Sintomi del verme solitario

sintomi verme solitario Sintomi del verme solitario

 

Qualcuno avrà sicuramente sentito parlare almeno una volta del verme solitario. Non si tratta assolutamente di una leggenda, ma è un parassita che può vivere nell’intestino umano per molto tempo, inoltre può raggiungere anche una lunghezza piuttosto elevata, fino ad otto metri.

Che cos’è il verme solitario

Il verme solitario, detto scientificamente Tenia, è un’infezione che può avvenire tramite cibo contaminato, acqua non pura e carne cruda. I sintomi del verme solitario possono a volte essere confusi con un classico virus intestinale, ecco perché è necessaria una diagnosi ben accurata se non si ha intenzione di ritrovarsi con problemi più gravi. Il verme solitario è un ermafrodita, è in grado quindi di produrre diverse uova che contaminano l’intestino dell’uomo.

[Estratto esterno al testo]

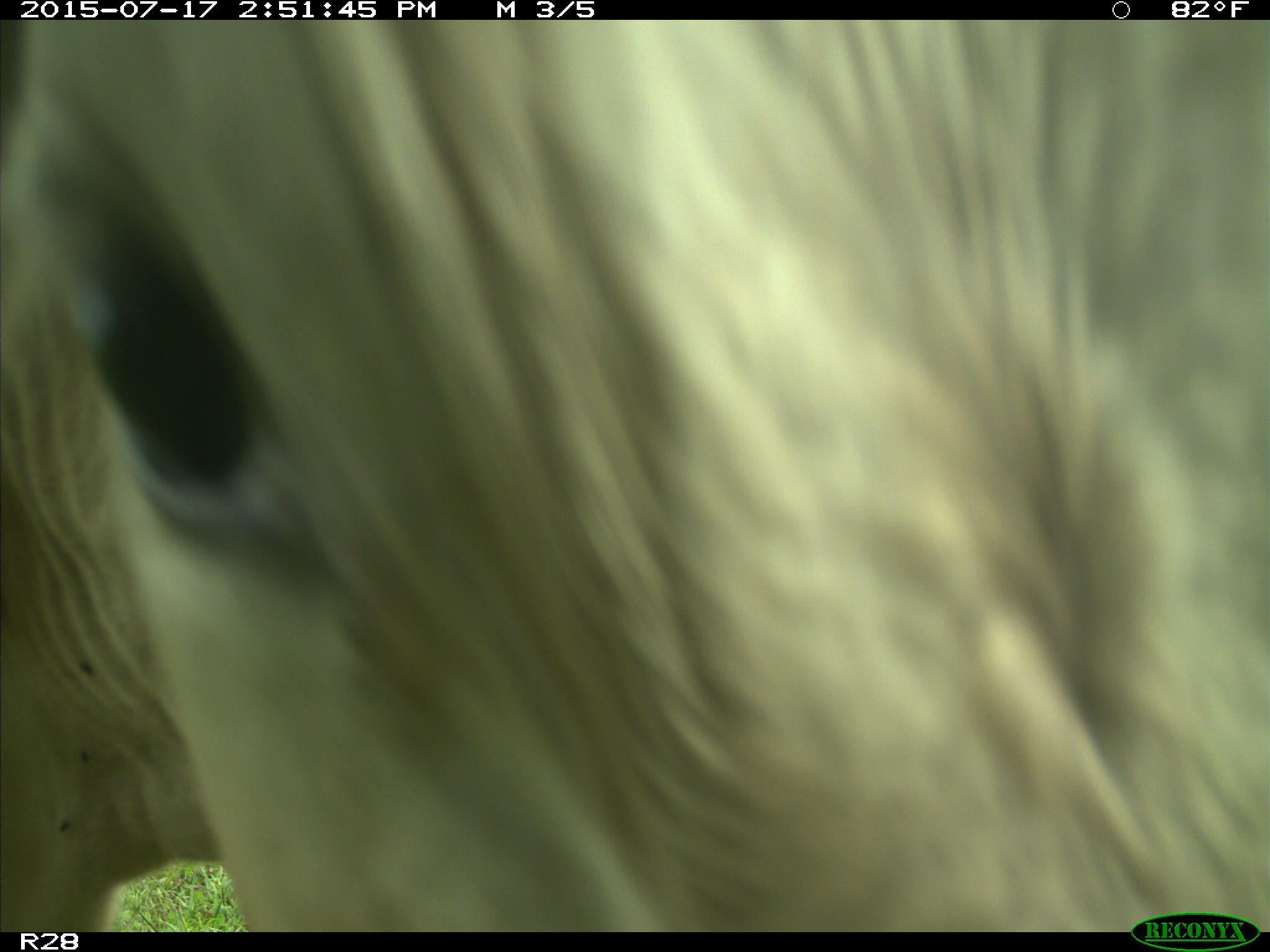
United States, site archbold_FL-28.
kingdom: Animalia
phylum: Chordata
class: Mammalia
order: Artiodactyla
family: Bovidae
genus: Bos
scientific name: Bos taurus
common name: domestic cow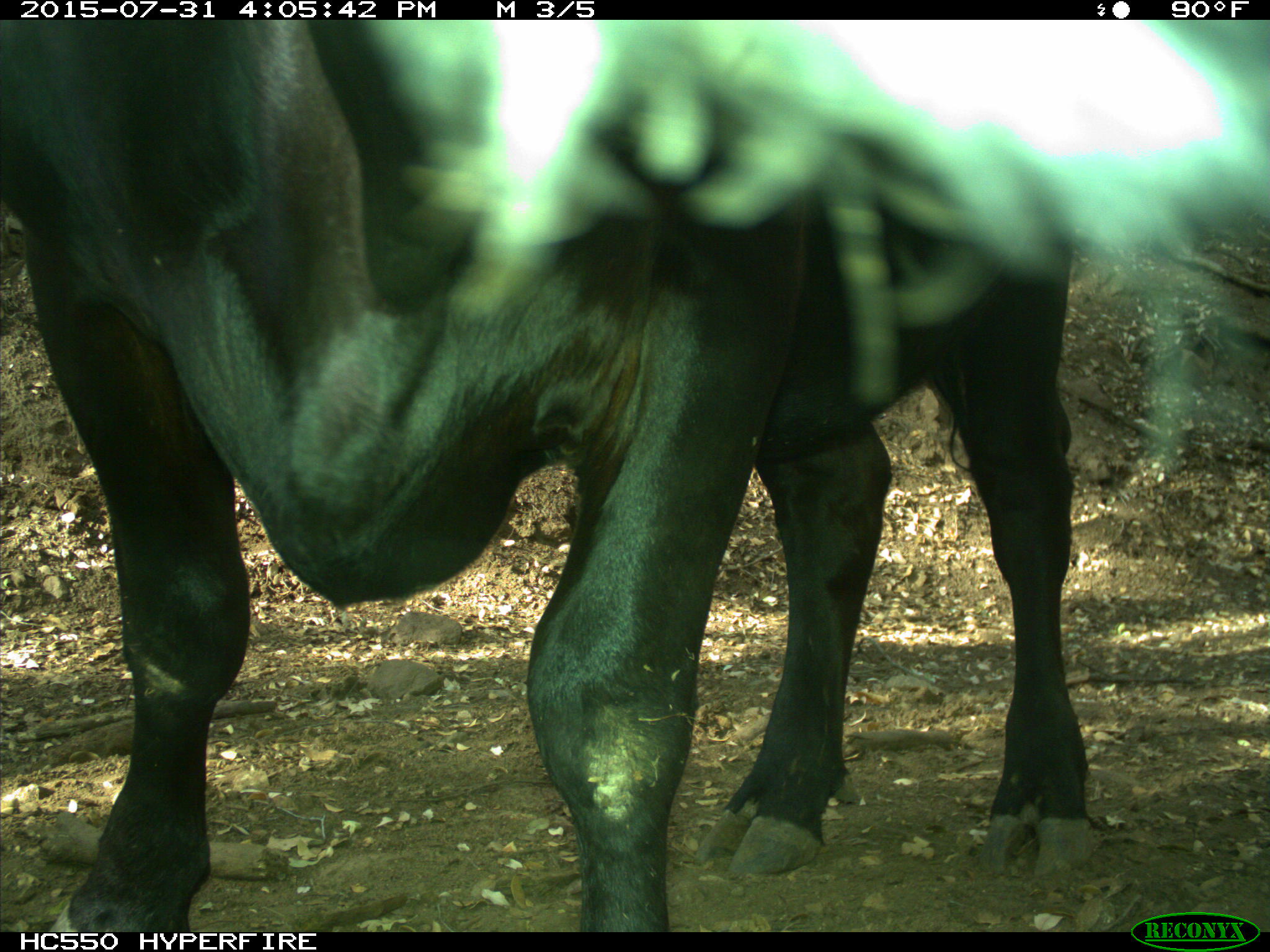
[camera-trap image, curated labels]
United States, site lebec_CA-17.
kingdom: Animalia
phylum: Chordata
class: Mammalia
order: Artiodactyla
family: Bovidae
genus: Bos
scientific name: Bos taurus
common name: domestic cow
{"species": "Bos taurus (domestic cow)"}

Prima però di parlare dei sintomi del verme solitario, è bene comprendere come possa avvenire il contagio. Come detto è soprattutto la carne cruda ad essere la fonte principale di questo parassita, la spiegazione è alquanto semplice. La carne che mangiamo deriva da un animale che ha mangiato erbe o piante sulle quali erano depositate feci infette da verme solitario di un altro animale. Ecco che quindi il contagio avviene in maniera rapida, per evitare tale situazione è importante cuocere sempre bene la carne.

Sintomi del verme solitario

Tornando ai sintomi del verme solitario è chiaramente soprattutto l’intestino a destare qualche preoccupazione. Vi possono essere disturbi come nausea, vomito, diminuzione dell’appetito, stitichezza, diarrea, dolore ombelicale, dimagrimento. E’ però esaminando con attenzione le feci che si può capire come si trattino di sintomi del verme solitario e non dovute a un altro di batterio. Le feci si presentano con delle piccole strisce biancastre, sono le classiche uova che il verme solitario rilascia nell’intestino. Chiaramente la cura deve essere farmacologica, in poco tempo il parassita verrà espulso.